Posted Thursday, May 4th, 2006, at 2:12 pm Eastern by Mark Wallace

Philip Rosedale’s presentation at SDForum was followed by an interesting panel on “in-world culture,” moderated by Dan Terdiman of CNet News.com. Panelists included Wagner James Au of New World Notes; danah boyd, a social media researcher at Yahoo! Research, and a Ph.D. candidate at UC Berkeley doing research in teens’ use of technology; Susan Choe, CEO, StrayFish, who’s been following metaverse technologies since 2000, at first for Yahoo! and now for her own firm, which is currently in the process of launching; and Nicole Lazzaro, president of XEODesign, who says, “I make games more fun.” Her firm works with game-makers like Sony, Electronic Arts and Ubisoft to “create more emotion.” XEO “defines the emotional mechanisms that drive play,” and “heightens the emotional profile in play experiences.”
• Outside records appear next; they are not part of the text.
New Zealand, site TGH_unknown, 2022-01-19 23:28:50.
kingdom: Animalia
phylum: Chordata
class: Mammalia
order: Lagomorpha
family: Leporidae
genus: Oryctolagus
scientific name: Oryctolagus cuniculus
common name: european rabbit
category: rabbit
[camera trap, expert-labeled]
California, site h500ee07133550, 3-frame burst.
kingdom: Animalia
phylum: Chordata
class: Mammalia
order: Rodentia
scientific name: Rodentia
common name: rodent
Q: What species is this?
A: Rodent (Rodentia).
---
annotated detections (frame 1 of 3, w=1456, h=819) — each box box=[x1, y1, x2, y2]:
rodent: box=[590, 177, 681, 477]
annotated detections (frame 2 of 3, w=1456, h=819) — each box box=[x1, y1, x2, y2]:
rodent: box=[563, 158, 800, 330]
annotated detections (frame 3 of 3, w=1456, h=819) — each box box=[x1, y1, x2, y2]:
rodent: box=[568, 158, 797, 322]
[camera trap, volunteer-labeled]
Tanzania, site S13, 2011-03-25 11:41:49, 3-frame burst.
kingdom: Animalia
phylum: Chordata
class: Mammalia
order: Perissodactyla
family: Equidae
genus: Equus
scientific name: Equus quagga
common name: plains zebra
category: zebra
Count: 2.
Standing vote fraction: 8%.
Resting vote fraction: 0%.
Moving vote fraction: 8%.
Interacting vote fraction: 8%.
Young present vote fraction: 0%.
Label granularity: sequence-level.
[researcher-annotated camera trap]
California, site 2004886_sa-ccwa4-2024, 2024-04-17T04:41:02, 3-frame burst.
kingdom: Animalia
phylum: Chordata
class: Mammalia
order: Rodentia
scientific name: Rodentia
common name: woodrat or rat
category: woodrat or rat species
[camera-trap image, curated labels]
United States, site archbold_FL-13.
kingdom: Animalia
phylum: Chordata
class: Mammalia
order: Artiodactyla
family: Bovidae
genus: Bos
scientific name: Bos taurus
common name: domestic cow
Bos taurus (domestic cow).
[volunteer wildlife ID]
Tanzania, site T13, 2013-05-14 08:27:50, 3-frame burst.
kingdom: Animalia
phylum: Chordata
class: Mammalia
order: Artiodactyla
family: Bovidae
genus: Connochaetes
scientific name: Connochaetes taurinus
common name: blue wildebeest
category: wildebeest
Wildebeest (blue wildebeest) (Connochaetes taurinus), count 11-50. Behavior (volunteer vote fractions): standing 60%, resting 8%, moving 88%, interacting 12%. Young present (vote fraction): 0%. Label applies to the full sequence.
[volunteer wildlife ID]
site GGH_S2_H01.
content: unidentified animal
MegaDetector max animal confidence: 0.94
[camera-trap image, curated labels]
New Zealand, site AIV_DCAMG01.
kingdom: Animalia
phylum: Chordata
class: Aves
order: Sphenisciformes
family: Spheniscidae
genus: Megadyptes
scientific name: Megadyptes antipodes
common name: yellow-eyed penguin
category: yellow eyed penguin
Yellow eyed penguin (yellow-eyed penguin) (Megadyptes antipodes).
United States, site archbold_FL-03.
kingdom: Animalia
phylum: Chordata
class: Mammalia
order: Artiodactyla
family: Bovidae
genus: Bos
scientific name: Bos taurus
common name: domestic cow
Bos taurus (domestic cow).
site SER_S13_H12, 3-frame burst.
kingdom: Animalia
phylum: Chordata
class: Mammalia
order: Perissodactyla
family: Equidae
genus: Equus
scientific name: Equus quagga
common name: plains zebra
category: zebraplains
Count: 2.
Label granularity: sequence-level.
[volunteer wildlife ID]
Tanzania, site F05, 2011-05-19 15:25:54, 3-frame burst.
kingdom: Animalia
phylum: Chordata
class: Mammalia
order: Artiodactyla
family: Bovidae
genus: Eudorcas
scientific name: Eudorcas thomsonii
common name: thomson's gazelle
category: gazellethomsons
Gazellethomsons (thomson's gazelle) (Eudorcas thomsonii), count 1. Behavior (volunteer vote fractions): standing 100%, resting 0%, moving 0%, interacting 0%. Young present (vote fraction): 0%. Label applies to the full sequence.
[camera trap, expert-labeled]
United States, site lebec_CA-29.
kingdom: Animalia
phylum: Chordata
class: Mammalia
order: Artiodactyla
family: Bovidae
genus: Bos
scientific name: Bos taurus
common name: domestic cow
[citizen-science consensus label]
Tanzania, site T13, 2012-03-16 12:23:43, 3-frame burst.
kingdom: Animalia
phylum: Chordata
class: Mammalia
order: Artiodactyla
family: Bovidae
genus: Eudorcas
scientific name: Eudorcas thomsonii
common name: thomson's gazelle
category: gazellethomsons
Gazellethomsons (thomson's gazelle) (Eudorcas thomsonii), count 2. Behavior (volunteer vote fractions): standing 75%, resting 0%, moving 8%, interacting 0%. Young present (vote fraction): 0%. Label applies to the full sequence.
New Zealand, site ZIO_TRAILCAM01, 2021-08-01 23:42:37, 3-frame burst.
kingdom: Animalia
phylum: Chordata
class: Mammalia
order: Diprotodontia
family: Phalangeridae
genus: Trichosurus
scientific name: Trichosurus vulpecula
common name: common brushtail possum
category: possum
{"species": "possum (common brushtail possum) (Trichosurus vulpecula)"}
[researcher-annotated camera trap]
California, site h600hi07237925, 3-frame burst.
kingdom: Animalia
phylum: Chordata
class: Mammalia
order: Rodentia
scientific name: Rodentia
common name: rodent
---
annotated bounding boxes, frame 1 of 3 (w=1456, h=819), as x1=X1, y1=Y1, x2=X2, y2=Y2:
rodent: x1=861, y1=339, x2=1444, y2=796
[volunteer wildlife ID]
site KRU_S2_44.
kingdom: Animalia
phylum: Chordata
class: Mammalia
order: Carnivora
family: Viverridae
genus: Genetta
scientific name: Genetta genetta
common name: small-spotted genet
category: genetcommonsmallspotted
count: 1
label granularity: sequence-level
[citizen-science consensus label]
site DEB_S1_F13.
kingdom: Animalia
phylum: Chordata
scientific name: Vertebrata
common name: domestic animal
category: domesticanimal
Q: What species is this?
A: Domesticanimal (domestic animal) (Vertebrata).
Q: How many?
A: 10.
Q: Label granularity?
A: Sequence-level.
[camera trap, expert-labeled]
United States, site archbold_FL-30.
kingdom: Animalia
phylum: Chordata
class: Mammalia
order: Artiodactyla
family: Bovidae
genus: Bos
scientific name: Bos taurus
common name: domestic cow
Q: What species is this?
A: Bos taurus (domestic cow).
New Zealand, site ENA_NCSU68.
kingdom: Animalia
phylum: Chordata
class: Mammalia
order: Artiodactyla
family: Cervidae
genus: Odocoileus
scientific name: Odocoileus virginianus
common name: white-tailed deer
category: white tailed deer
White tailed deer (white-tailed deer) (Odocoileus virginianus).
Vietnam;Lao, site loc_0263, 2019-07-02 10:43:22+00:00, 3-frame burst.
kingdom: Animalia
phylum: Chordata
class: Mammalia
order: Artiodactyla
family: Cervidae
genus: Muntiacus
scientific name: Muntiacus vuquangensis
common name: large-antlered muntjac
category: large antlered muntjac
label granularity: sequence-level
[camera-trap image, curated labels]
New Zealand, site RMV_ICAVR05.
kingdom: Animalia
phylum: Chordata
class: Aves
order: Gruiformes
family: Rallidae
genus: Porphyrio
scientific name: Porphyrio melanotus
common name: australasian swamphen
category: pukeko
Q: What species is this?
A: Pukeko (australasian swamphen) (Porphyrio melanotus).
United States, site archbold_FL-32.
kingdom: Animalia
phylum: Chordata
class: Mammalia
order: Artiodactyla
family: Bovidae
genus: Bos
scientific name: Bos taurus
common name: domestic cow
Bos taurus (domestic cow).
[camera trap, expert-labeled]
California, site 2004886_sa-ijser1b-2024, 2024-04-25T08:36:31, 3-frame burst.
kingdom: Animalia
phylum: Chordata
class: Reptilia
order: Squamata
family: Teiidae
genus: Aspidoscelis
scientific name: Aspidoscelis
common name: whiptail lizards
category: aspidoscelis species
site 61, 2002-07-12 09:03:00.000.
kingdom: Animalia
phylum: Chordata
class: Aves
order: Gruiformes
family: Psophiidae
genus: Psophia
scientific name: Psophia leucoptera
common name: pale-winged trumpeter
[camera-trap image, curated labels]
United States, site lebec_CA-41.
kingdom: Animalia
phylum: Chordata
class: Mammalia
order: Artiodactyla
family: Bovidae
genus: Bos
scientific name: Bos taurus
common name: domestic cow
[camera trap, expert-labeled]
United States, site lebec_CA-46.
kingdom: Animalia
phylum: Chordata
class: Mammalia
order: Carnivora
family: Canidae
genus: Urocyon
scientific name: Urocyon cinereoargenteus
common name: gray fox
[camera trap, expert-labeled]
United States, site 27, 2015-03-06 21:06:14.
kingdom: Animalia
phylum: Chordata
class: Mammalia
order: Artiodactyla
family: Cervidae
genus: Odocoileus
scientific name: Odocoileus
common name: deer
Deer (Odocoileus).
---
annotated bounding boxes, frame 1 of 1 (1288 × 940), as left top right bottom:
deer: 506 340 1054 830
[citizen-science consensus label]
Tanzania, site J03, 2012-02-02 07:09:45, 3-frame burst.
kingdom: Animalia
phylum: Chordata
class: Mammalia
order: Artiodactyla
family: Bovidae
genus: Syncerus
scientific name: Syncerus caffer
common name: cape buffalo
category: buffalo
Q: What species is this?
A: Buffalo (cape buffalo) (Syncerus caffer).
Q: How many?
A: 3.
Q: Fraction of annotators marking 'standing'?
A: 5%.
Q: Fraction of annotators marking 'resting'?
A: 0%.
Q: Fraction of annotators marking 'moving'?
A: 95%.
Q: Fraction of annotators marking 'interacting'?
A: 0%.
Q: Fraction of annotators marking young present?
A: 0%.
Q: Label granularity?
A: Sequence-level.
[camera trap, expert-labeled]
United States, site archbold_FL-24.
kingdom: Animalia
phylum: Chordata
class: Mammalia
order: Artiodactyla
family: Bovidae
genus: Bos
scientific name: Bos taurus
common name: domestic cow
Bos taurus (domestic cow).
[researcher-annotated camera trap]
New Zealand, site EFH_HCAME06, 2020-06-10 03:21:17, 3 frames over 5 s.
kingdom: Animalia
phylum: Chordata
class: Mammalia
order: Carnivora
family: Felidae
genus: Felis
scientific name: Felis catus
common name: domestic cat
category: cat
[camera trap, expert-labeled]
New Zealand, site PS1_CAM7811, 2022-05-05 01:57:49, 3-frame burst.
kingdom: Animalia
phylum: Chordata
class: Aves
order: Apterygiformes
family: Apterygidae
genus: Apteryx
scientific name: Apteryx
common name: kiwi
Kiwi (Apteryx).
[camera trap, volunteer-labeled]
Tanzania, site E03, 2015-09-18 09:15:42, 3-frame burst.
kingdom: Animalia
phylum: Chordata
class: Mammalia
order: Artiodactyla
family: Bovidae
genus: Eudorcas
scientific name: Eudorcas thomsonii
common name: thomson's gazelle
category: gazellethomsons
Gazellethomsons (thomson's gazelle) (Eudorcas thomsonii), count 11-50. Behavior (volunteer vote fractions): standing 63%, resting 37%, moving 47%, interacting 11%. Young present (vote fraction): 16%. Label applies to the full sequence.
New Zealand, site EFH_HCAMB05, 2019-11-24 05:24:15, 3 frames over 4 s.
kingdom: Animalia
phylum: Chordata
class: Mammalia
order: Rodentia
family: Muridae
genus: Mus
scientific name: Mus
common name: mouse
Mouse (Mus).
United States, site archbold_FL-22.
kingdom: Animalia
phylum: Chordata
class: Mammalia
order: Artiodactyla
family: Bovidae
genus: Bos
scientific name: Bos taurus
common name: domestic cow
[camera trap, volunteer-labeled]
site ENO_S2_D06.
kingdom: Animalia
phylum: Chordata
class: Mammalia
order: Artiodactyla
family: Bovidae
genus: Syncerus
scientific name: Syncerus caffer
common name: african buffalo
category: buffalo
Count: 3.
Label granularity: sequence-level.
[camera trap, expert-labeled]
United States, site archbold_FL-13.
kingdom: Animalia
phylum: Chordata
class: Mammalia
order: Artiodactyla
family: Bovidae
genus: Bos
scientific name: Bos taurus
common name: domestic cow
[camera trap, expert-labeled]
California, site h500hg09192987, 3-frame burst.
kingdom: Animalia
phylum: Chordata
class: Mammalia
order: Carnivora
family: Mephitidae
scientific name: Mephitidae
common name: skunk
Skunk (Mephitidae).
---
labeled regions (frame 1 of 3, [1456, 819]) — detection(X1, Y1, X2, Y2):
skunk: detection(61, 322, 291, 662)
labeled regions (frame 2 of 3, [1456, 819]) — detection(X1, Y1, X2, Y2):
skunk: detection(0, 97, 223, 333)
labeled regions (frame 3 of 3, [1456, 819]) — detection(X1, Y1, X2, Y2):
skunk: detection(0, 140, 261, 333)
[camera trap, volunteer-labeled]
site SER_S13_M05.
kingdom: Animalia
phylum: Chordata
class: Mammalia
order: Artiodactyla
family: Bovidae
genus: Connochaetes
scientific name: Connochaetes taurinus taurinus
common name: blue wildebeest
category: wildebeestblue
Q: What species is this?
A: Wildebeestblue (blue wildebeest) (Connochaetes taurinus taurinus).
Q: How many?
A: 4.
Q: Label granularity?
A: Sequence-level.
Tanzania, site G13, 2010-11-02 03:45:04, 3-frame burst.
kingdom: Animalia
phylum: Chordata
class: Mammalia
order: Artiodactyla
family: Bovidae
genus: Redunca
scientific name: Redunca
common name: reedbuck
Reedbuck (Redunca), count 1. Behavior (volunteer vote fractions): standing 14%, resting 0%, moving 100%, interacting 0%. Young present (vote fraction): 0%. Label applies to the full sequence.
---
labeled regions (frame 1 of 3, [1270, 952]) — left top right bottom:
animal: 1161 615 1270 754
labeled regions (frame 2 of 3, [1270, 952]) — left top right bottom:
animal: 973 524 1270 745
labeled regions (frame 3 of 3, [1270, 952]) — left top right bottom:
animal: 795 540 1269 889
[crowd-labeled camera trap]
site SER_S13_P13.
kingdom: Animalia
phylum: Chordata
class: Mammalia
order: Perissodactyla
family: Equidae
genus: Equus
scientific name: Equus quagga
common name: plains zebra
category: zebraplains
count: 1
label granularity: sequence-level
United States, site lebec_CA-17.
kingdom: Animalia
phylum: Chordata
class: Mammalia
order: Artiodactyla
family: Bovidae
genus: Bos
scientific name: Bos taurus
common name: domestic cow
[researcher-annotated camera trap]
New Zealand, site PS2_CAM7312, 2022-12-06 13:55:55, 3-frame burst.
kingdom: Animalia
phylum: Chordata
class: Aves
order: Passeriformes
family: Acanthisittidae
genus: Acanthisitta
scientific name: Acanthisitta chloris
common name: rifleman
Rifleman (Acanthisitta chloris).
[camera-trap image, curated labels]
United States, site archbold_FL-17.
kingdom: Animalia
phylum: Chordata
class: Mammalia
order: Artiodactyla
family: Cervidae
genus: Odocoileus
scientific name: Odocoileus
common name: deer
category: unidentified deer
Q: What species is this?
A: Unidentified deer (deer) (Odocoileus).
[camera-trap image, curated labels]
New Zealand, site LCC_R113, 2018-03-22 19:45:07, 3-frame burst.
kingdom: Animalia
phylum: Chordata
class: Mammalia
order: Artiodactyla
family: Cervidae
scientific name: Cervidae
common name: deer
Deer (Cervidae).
Lazzaro also spoke about emergent behavior, including new uses of language in World of Warcraft, and gave a fun example of players who created Level 1 characters in City of Heroes who they dressed as Oompah Loompas. Many “serious” players were enraged and managed to guide monsters toward the Oompah Loompas in order to kill them, while others were huge fans and resurrected the Oompah Loompas each time they were killed. Lazzaro described Similar examples coming out of the Matrix Online.

Lazzaro also spoke about the challenges she’s encountered over the last 14 years her firm has been in business, as they’ve tried to convince developers that they need to make much more investment in time and development up front, rather than waiting until alpha testing, when “the Titanic is here, the iceberg is here, and your hair’s on fire.” Change course early and it’s easy to avoid disaster.

James Au spoke about the fact that Second Life — which he has covered for the last 3 years or so, first as Linden Lab’s in-house and now on his own — is emergent from top to bottom. Au also spoke about the strength of SL culture, where people tend to value SL itself more than any affiliation with companies like Coca-Cola, Disney or MTV (which came to SL last year to do a fashion show). Even small companies coming into the world have sparked protests. But the world has gotten so big that that kind of push-back has now fallen away. Corporations are moving in slowly and not encountering much culture clash.

danah boyd spoke about the power of virality when people occupy collective environments like virtual worlds. boyd also mentioned Henry Jenkins’ Convergence Culture, a book to be released this summer, which outlines studies around media participation and business. “You’re seeing all of this collide in really interesting ways. Sites are participating in everyday interactions. For the current generation, they see it and they know it. On MySpace, bands have profiles, companies have profiles — [users] are not stupid, they know this is being paid for and brought to them. The participants are the ones doing the most creative things, and the compaines are figuring out, if we want to play with you, we have to do that on your terms.” She also pointed out, “People get bored when they stop interacting with other people.”

Susan Choe spoke about the migration of virtual world activity from east to west. “A lot of things that Philip showed in his presentation is sort of a composite of the different online community sites” that have been happening in Korea, she said. CyWorld, a huge Korean social world, has shown many of the behavioral characteristics we’re just starting to see in the US and Europe now. Choe mentioned things like people gambling on how well other people will do in online video games. She also mentioned a figure of $800 million in transactions taking place in Korea just in the casual game market, not including MMOs. “It’s not really naything that any one of us can say what a community can be like,” Choe said. “You couldn’t make people be a community for school alums, you couldn’t make people be a community for profsessional social networking. It’s what people make it. We are just the providers of that platform”

As Lazzaro pointed out, “A movie will never hand you a jet-ski to save the world from nuclear war. A game has to.”